The best caller in the world, with a new shotgun and the latest-greatest ammo, will not get very far if the gobbler can see them. Camouflage clothing, including a face mask, is a must. Realtree and Mossy Oak are the old standards of springtime camo patterns. Out West, many like the new skool subalpine from Sitka. Kryptek has legit patterns. The point is, there are many options. Just make sure to match your environment. Remember, a turkey can see way better than you can.

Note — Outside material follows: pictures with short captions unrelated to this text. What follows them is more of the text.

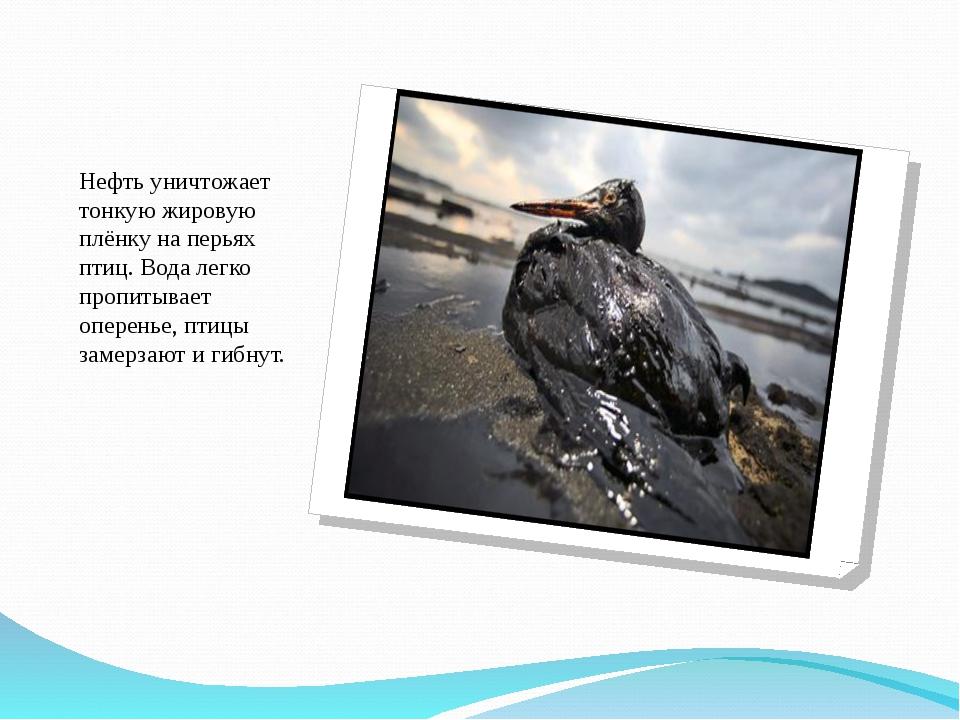 Нефть уничтожает тонкую жировую плёнку на перьях птиц. Вода легко пропитывает...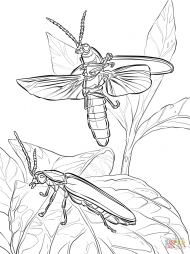 """Пасхальные светлячки"" (Photinus pyralis)"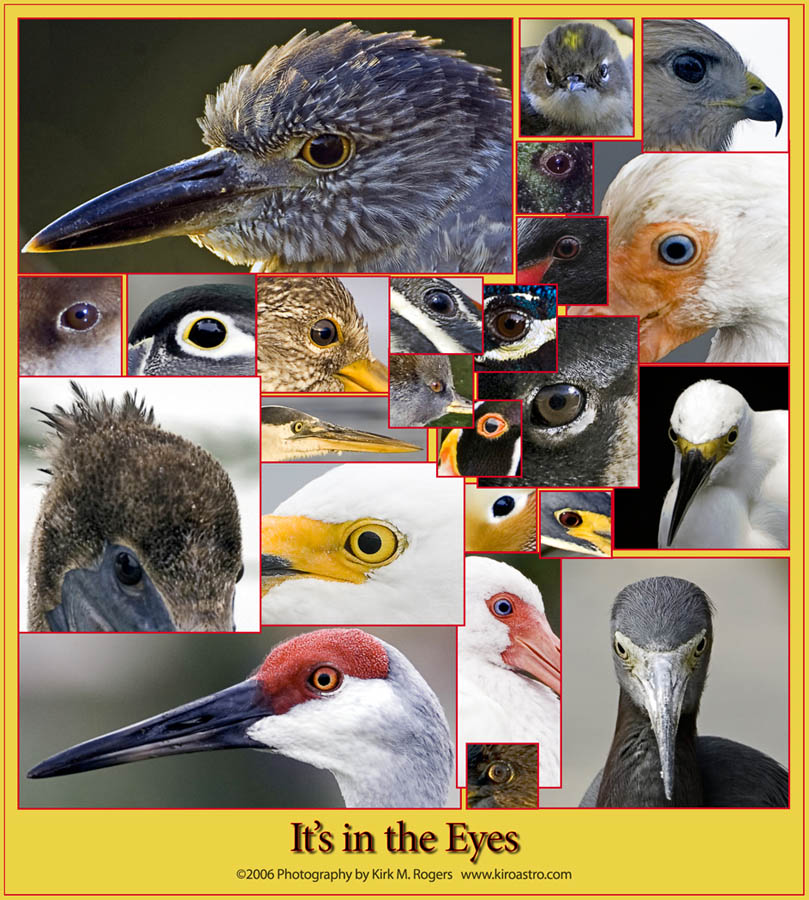 Bird Eyes Images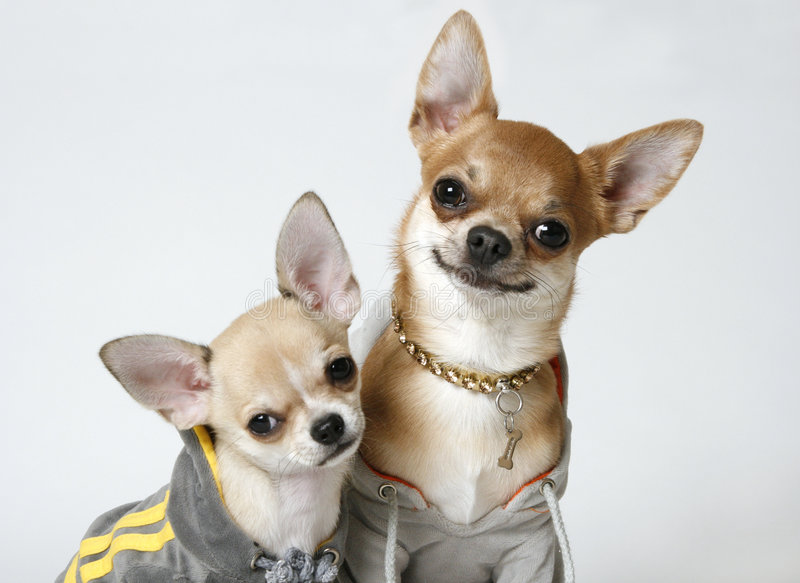 Chihuahuas In Sweatshirts Stock Image Image Of Knits
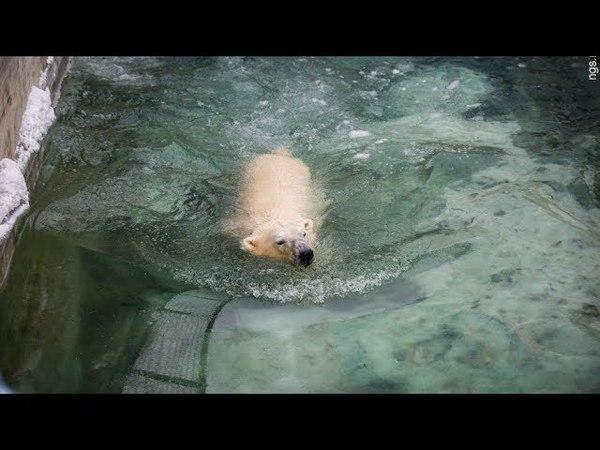 Медвежонок в Санкт-Петербурге открыл купальный сезон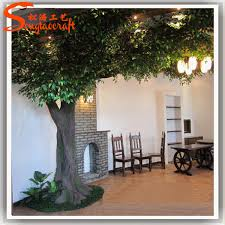 two story 25 banyan tree at the indoor college recreational
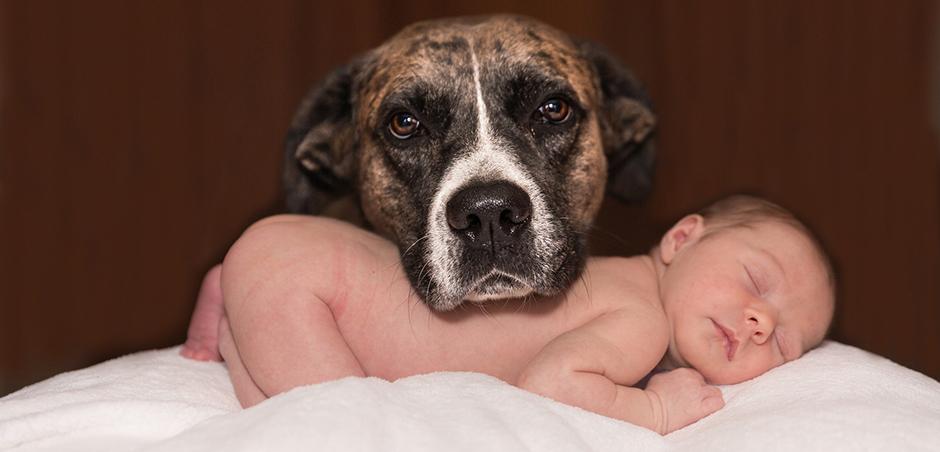 Jön a baba? Így készítsd fel a kutyádat!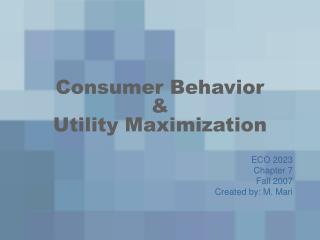 Consumer Behavior    Utility Maximization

Most turkey hunters wear a vest. They come small and streamlined and big and bulky with pop-out seats built into the ass cushion. The job of a vest is to hold calls and shells and not get in the way. My favorite is an old, cheap Cabela’s vest I bought 10-plus years ago. Every few years, I attempt to replace it, only to bring it out of retirement soon after. Turkey vests are personal, so visit a Bass Pro or Cabela’s and try them on. For what it’s worth, I texted a hardcore turkey nut who’s just now starting a nine-state spring turkey tour and asked him what’s the best. He wrote back in a heartbeat: the ALPS Grand Slam.

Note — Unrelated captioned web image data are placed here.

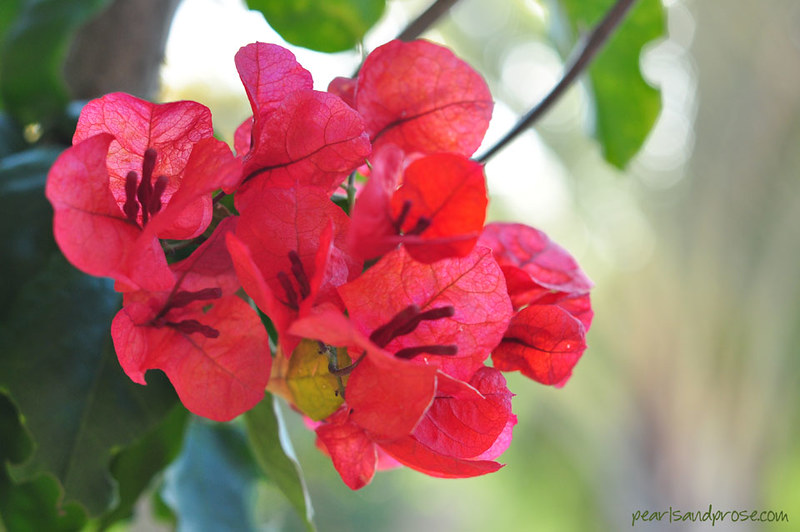 carillo_bougainvillea_web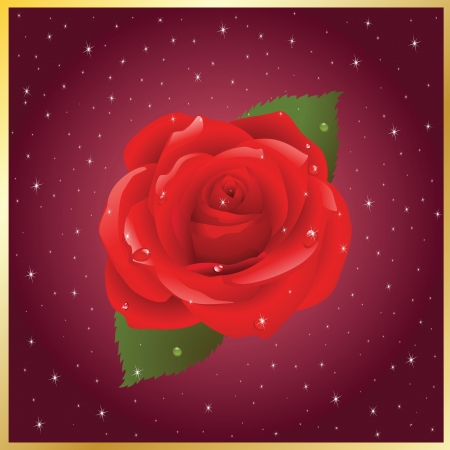 vector postcard with the image of rose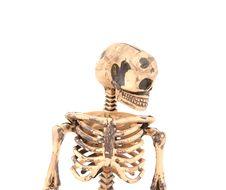 Free Skeleton Stock Photos - 21045723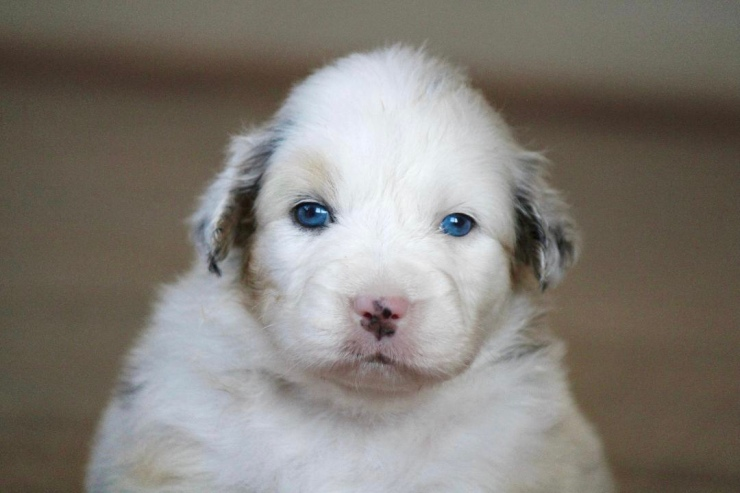 australian_shepherd_puppies_for_sale_chicago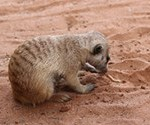 Meerkat Manor in the Kalahari Part 2 - 8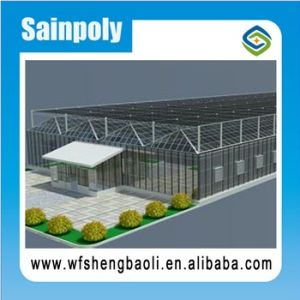 Sainpoly High Standard Transmissivity Glass Greenhouse for Potato Growing pictures & photos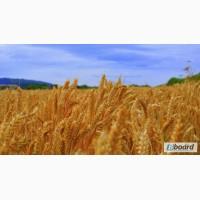 Куплю пшеницу. Пшеница 2, 3, 4, 5 класс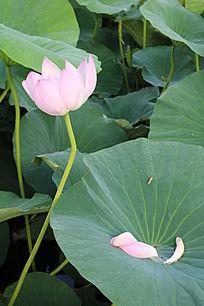 盛开的芙蕖与荷叶上的花瓣水珠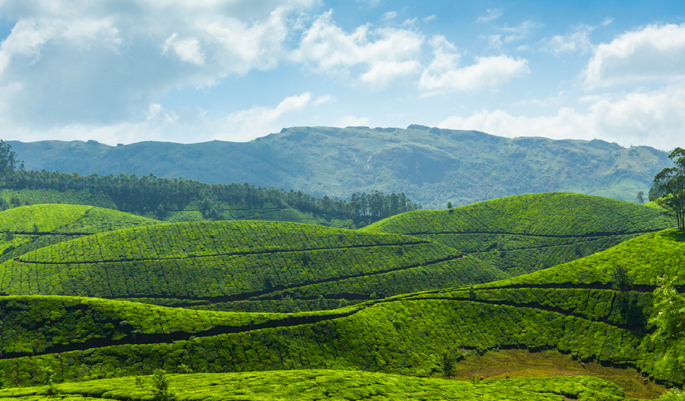 munnar-in-monsson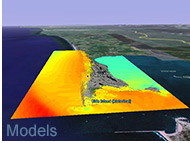 Image of computer modeled tsunami inundation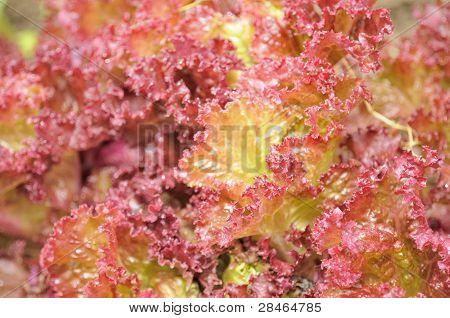 Lollo Rosso Lettuce Close-up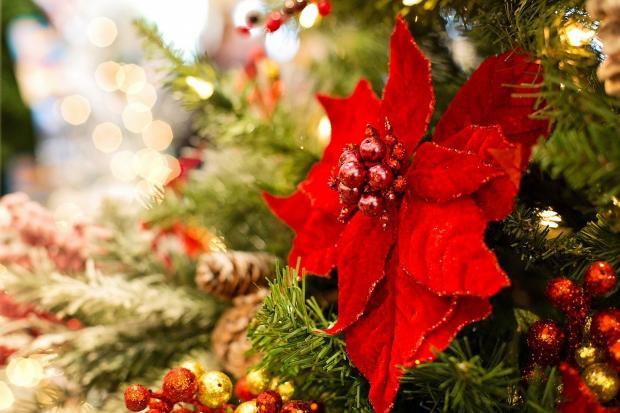 рождественский цветок на украшенной новогодней елке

Finally, decoys. Diehard turkey callers say decoys are cheating. Well, maybe. Good decoys indeed work, and the two brands worth considering are Avian-X and Dave Smith. They are the best, and they are not cheap. I’m not above decoys, personally. I love them — or rather, I love that hot-stepping, angry, fast-walk a pissed-off gobbler does from 200 yards away when spotting a half-strut jake dek on a warm April morning. There is nothing in the outdoors like it — the mist still rising off the field, the brah-aaaaa of a gobbler in the rising sun, that goofy turkey run, gun on knee, heartbeat throbbing in your ears, thinking don’t move, don’t move, don’t move, wait, wait, wait, then — bang.